Some subtleties in this that might or might not be worth expanding on. Minor point, perhaps make this applicable not just to “machine learning” but any methods that are predictive in nature. Main point - I’m not sure that “spatially distinct” is universally appropriate or sufficient. The test set should be in some sense independent from the training set, of course, so that the testing is encountering “new” data. That might be accommodated via spatial distinctness, but more generally is often done by considering sampling units. e.g. I have a bunch of observers who do surveys in the same general area - the “sampling unit” here might be “observer” (or “survey ID”) - so it might be appropriate to stratify train/test by observer or survey, even if they overlap in space. If I stratify by space alone, I will presumably have data from all observers in both the training and testing sets - which might or might not be a good thing, depending on the application details. Or, if the predictive algorithm is essentially one of spatial interpolation, then it might make no sense at all to try and enforce spatial separation of train/test data.

So perhaps a rewording along the lines of “Spatial software that is predictive in nature … should consider whether training and test data should be sampled from spatially distinct regions … noting that the appropriate stratification of training and test data might depend on other factors including the nature of the algorithm and its application …”

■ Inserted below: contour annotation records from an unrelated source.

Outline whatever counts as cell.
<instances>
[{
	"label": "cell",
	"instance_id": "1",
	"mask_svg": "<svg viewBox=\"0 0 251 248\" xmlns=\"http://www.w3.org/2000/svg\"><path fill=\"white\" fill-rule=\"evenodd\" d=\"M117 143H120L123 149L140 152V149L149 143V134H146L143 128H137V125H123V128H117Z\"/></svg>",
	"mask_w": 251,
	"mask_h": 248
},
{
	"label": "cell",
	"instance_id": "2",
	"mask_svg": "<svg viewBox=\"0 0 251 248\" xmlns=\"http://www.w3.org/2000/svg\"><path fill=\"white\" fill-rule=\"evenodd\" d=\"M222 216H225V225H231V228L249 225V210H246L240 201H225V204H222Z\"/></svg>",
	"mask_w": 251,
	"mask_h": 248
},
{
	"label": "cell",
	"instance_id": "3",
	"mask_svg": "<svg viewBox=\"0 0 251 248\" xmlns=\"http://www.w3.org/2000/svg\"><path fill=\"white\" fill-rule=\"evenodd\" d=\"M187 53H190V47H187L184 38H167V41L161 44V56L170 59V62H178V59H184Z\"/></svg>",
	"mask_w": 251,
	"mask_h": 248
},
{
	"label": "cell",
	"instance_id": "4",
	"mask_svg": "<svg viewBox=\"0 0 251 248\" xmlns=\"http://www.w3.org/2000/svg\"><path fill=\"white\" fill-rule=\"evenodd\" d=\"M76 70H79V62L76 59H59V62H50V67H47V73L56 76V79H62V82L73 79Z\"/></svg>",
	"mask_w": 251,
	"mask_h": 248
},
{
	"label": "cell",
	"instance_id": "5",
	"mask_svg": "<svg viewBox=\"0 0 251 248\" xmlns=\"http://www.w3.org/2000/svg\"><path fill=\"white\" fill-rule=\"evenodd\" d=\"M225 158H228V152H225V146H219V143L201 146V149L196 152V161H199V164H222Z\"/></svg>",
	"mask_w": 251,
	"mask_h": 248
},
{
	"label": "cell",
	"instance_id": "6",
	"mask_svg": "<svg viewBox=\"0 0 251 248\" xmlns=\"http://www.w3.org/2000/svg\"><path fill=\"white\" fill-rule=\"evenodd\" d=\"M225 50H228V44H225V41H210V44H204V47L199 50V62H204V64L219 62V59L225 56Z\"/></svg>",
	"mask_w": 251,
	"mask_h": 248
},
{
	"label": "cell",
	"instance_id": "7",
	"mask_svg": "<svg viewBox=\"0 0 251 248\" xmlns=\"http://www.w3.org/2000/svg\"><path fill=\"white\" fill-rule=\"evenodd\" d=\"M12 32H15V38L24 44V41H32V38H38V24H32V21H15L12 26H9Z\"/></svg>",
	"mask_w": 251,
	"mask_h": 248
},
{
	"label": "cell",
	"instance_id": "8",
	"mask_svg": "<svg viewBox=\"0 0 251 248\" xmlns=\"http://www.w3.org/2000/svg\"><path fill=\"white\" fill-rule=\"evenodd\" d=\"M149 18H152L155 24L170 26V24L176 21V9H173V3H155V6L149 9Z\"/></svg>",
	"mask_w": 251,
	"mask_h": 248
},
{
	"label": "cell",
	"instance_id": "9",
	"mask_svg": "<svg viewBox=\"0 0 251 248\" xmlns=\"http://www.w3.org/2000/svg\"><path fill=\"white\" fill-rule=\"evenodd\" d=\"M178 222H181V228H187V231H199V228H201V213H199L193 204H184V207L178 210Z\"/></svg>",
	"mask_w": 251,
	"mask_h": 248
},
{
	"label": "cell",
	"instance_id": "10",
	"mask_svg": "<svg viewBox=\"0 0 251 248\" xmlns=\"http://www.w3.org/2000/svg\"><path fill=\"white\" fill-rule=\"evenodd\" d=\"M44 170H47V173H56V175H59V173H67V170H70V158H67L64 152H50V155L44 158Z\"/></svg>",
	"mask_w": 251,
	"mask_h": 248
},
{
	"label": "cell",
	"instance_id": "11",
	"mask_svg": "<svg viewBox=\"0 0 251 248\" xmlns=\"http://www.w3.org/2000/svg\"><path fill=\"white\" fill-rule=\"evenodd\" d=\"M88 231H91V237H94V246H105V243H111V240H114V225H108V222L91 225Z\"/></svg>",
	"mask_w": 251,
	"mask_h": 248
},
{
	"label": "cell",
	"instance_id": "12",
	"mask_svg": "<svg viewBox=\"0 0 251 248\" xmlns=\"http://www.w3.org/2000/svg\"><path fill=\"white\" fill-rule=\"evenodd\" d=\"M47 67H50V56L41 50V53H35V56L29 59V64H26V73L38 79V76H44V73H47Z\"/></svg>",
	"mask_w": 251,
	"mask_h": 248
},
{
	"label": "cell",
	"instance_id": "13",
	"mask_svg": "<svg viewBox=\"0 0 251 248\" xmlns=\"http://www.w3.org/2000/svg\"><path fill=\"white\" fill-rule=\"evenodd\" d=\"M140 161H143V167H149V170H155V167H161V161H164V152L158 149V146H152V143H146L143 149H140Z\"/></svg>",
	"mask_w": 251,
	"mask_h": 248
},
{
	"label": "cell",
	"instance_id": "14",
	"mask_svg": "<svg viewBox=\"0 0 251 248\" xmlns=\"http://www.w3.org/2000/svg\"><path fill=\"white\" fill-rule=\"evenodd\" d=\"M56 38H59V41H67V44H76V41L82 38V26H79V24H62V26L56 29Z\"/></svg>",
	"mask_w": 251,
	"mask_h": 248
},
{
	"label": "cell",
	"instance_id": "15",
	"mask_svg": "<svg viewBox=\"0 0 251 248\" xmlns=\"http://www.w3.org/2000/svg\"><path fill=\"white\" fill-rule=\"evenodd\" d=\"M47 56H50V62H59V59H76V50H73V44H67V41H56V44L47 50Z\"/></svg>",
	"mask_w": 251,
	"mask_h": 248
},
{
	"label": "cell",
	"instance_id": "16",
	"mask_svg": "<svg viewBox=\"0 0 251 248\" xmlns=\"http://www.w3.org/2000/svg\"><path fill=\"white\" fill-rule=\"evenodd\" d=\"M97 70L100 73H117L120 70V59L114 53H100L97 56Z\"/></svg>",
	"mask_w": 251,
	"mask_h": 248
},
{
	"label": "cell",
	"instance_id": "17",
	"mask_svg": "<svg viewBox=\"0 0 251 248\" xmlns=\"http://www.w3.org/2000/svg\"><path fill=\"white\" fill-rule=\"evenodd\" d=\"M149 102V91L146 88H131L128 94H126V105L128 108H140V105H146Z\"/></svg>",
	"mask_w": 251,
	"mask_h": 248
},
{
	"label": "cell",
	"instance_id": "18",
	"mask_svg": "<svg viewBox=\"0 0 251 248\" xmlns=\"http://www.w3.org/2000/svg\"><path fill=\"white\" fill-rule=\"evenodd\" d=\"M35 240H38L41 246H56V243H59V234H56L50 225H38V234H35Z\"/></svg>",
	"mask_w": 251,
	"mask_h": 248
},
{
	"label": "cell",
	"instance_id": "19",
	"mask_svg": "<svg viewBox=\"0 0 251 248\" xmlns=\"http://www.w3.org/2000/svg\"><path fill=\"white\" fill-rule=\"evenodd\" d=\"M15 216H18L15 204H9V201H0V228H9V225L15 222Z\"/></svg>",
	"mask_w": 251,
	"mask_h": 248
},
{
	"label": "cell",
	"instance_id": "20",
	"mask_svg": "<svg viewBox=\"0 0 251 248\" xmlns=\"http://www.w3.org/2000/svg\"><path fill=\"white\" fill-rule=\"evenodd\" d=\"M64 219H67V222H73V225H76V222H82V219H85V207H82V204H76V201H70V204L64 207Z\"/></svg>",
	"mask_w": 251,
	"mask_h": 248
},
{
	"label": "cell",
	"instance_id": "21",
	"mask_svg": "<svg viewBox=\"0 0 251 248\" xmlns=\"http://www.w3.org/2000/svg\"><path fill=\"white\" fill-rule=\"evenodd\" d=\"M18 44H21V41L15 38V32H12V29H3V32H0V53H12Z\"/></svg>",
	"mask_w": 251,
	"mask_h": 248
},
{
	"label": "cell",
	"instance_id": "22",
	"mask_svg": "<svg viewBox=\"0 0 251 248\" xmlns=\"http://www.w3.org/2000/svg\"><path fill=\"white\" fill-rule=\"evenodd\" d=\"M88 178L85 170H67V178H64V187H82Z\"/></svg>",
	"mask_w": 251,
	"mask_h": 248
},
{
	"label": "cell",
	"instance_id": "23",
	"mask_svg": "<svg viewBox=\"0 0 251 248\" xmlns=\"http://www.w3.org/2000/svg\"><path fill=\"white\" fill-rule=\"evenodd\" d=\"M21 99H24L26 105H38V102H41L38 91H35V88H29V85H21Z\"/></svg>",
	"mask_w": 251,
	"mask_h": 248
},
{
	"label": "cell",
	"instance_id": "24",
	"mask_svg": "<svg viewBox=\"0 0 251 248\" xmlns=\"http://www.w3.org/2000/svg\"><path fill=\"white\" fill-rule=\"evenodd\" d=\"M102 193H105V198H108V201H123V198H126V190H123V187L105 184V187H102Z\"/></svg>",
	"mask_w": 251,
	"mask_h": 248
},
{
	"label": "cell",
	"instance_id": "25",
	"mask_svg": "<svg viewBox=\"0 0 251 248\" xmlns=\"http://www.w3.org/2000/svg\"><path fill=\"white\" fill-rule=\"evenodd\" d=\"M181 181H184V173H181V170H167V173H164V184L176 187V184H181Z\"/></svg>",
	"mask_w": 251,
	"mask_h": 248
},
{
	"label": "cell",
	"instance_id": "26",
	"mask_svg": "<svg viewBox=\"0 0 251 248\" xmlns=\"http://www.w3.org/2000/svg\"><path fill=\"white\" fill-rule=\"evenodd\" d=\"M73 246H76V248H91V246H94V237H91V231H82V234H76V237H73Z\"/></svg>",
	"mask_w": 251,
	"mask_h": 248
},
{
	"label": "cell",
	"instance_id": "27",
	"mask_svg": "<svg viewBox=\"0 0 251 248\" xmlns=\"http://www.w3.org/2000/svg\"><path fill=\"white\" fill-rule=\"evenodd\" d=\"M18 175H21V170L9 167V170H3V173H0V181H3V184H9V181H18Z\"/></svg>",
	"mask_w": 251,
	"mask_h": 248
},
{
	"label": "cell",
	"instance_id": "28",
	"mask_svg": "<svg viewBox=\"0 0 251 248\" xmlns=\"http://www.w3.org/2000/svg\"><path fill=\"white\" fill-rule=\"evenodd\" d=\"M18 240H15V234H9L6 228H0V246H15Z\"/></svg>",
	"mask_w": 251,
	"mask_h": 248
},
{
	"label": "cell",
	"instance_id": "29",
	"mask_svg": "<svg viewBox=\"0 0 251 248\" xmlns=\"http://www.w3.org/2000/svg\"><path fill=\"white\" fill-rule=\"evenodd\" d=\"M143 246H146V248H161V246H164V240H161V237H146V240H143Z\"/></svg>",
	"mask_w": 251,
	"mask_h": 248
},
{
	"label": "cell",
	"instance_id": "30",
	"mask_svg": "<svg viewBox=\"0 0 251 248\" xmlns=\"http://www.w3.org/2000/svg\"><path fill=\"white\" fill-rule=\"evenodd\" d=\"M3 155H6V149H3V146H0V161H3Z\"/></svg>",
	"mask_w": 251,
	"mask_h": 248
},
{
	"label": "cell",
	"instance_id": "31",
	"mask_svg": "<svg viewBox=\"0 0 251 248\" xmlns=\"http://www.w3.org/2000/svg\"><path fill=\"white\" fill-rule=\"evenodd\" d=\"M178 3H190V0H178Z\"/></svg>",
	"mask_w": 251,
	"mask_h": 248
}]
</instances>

Update: OK, I hadn’t realized that 3.6 was specifically about raster images. I’ll leave the comment here but you can probably disregard it!

Disregard I shall not Ben, because the point is definitely still valid. We’re attempting to formulate standards as succinctly as possible which always risks loss of nuance of exactly the kind you highlight. And yes, 3.6 is formulated to apply to raster images only, because of exactly the point you make, but nevertheless if you think the wording could be improved anywhere at all, then please PR suggestions! Maybe your concerns indicate a more general applicability of that standard, yet in a slightly reformulated way along the lines you suggest?